| Requirement |
Each line of the data below from the one holding "2 Bedroom Semi-Detached" to the one holding "2025 BMW 523d, photograph 4", inclusive, is to be reproduced exactly; no other line belongs in the answer.

---------- Data supplied

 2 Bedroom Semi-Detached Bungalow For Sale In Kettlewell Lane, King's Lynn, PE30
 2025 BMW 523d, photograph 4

--------------------
---------- Data supplied

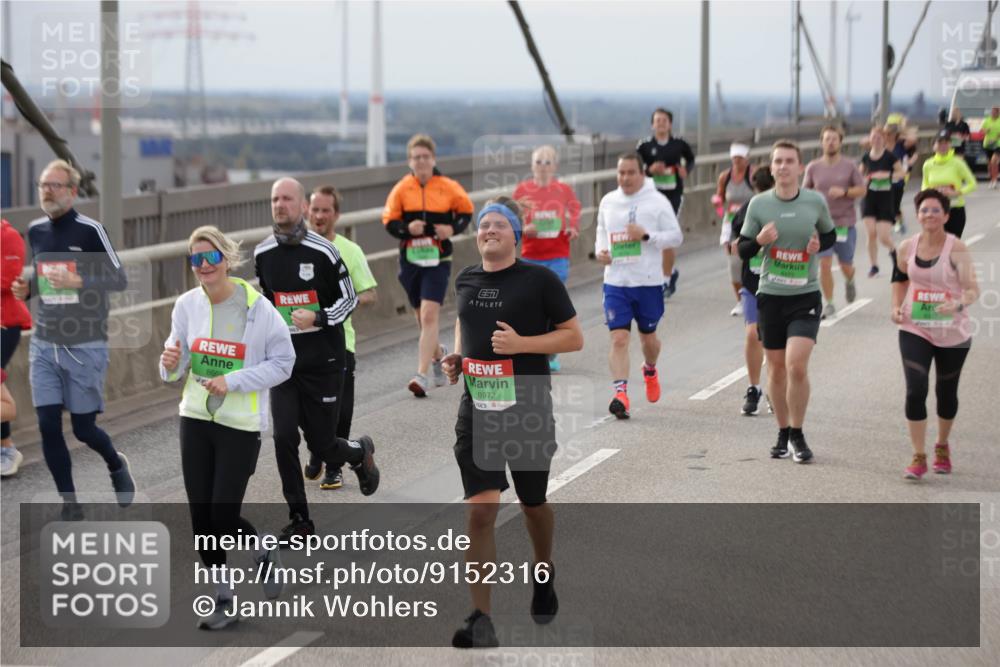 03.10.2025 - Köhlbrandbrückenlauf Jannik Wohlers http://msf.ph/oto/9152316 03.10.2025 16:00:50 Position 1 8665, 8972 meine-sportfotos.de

--------------------

| Expected output |
 2 Bedroom Semi-Detached Bungalow For Sale In Kettlewell Lane, King's Lynn, PE30
 2025 BMW 523d, photograph 4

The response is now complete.